Task statement
Exactly the lines from the one containing "Just by looking, is" through the final line of the listing are to be retyped, and nothing more.
++++++++++++++++++++
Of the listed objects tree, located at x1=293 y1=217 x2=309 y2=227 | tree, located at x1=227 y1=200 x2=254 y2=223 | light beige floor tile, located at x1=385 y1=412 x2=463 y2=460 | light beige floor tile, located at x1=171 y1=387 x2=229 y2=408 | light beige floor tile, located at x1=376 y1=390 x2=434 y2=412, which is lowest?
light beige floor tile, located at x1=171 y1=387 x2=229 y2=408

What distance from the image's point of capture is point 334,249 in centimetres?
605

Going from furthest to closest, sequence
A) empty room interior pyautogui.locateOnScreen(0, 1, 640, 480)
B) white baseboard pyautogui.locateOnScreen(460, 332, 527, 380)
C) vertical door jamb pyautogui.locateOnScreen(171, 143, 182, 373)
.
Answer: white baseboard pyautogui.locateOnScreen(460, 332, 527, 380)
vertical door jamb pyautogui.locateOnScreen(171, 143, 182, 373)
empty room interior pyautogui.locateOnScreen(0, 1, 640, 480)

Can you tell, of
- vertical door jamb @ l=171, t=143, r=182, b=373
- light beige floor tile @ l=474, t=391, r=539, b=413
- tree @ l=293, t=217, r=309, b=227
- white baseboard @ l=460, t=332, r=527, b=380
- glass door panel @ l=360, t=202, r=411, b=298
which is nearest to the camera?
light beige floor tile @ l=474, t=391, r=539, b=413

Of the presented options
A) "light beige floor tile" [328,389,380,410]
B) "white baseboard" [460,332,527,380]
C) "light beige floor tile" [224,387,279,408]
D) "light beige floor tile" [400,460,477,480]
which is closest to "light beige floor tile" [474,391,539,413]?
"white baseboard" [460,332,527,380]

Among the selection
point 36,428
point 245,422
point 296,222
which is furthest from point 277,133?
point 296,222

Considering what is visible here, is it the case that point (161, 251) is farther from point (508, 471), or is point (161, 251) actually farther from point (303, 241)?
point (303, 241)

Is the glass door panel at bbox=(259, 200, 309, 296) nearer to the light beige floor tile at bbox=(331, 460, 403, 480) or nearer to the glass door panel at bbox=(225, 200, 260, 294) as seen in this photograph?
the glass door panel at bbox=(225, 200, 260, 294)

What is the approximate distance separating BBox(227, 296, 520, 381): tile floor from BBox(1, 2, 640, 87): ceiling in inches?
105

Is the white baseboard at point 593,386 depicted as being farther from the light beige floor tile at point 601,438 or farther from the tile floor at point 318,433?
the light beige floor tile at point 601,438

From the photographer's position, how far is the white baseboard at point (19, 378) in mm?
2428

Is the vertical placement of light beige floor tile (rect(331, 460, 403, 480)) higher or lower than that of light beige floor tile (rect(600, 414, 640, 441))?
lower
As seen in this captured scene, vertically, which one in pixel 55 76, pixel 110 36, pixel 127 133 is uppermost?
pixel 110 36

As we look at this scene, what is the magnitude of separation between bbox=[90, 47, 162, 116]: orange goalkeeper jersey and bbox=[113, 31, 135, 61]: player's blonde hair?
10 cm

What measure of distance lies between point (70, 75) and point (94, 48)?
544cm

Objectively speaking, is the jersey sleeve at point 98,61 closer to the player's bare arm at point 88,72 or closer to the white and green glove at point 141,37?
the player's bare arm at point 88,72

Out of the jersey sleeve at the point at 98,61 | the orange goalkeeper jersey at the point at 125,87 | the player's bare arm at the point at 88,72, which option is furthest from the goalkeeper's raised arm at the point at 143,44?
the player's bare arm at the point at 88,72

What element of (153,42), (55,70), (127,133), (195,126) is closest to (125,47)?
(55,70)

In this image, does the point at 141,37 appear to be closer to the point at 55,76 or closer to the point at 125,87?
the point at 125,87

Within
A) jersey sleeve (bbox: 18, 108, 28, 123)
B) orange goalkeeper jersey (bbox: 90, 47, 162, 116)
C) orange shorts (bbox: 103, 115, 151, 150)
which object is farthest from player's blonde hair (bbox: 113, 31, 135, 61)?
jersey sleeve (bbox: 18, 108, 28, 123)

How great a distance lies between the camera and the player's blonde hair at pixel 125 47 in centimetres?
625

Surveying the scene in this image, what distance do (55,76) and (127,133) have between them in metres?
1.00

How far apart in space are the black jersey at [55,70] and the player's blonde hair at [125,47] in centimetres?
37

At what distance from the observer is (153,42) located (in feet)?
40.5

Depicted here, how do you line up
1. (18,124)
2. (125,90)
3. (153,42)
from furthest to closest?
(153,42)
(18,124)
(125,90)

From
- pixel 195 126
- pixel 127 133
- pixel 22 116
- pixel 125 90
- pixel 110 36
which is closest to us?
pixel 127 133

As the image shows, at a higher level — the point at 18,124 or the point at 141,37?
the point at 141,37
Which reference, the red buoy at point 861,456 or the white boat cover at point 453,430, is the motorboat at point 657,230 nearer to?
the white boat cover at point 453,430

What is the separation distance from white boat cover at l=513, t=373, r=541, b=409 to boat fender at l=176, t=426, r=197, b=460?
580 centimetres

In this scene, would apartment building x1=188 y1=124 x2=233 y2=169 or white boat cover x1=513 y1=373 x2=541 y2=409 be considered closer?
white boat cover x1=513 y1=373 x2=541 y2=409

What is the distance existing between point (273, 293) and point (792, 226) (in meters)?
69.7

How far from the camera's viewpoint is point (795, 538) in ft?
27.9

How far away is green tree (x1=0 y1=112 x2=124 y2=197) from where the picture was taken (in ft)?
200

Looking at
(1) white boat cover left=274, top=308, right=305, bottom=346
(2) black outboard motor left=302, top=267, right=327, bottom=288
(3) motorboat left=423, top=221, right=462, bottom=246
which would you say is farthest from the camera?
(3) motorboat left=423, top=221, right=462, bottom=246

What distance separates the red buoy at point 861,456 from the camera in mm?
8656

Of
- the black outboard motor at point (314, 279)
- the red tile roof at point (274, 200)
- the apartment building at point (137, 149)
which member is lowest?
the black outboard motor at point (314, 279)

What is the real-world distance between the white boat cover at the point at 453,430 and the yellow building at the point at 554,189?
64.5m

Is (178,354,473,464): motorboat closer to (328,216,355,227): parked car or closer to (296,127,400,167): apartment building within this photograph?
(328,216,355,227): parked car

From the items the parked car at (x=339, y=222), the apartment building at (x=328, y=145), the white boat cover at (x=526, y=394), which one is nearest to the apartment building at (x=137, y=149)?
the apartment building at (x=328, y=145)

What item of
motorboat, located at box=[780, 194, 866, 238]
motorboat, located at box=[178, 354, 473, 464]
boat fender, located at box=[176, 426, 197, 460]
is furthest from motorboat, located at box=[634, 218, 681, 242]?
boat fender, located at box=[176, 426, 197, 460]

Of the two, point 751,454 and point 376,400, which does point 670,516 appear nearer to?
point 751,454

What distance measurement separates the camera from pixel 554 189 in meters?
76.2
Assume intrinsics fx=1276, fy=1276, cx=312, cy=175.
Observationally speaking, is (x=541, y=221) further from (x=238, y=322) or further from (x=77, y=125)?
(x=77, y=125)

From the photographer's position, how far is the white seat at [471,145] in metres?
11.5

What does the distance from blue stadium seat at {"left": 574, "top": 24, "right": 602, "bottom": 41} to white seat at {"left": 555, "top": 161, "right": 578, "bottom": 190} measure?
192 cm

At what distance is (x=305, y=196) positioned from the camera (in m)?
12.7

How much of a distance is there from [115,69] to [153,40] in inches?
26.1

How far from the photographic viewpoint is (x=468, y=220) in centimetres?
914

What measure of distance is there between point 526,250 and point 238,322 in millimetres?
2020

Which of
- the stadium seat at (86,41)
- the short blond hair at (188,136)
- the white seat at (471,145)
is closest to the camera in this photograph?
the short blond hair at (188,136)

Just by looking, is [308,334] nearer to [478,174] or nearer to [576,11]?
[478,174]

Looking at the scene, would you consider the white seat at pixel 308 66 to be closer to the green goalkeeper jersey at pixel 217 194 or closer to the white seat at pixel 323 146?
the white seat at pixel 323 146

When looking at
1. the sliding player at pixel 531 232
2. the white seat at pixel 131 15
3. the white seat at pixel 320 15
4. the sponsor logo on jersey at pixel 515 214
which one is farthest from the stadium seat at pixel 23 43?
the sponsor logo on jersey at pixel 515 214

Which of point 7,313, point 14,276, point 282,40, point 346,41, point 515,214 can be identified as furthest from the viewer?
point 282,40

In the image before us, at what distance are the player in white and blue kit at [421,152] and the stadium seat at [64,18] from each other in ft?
++++++++++++++++++++
Answer to the task
Just by looking, is [308,334] nearer to [478,174] or nearer to [576,11]?
[478,174]

Looking at the scene, would you consider the white seat at pixel 308 66 to be closer to the green goalkeeper jersey at pixel 217 194 or closer to the white seat at pixel 323 146?
the white seat at pixel 323 146

When looking at
1. the sliding player at pixel 531 232
2. the white seat at pixel 131 15
3. the white seat at pixel 320 15
4. the sponsor logo on jersey at pixel 515 214
which one is farthest from the stadium seat at pixel 23 43?
the sponsor logo on jersey at pixel 515 214

Which of point 7,313, point 14,276, point 282,40, point 346,41, point 515,214 can be identified as furthest from the viewer?
point 282,40

In the image before us, at what distance are the player in white and blue kit at [421,152] and the stadium seat at [64,18] from each other in ft?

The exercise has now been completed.